Anti-government protesters and police attacked each other during demonstrations across Colombia, marking the two-month riot that has caused more than 60 deaths.

Colombia has been affected by protests since April. The previous proposal to oppose the proposed tax increase evolved into a mass movement against the right-wing government of President Ivan Duque.

Demonstrators called for an end to police repression and more supportive public policies to reduce the economic impact of the COVID-19 pandemic, which has plunged more than 40% of the country’s 50 million residents into poverty.

In Bogotá, the capital, dozens of people have drawn the silhouettes of civilians killed by the country’s army during the more than 50 years of conflict between the country and FARC guerrillas—despite the signing of a peace agreement in 2016, it has been violent in recent years The incident has made a comeback again.

Human Rights Watch accused law enforcement agencies of committing “serious abuses,” saying that the police were involved in at least 20 homicides. The United States, the European Union and the United Nations all condemned the abuse of power by the police.

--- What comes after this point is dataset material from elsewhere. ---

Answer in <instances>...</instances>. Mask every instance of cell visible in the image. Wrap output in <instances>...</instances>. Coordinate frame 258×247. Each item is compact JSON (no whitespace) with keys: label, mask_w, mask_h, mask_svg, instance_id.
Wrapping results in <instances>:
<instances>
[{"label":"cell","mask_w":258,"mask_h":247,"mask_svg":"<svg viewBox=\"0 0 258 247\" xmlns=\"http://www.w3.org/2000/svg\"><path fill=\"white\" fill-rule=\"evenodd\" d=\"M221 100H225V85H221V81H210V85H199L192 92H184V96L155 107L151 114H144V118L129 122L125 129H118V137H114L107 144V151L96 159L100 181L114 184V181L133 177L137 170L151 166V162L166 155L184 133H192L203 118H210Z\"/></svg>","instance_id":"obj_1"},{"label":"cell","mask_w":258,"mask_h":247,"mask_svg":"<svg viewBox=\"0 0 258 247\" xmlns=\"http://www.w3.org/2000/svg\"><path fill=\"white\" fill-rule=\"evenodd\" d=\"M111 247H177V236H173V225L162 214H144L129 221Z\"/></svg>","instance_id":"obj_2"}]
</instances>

The government claims that illegal groups involved in drug trafficking and the National Liberation Army (ELN)—the last recognized guerrilla in Colombia—have infiltrated the protest movement to create chaos.

A major group representing the protesters stated on June 16 that it would suspend demonstrations and promised to “continue our struggle in other occasions such as art and concerts.” More hardliners in the movement have pledged to continue.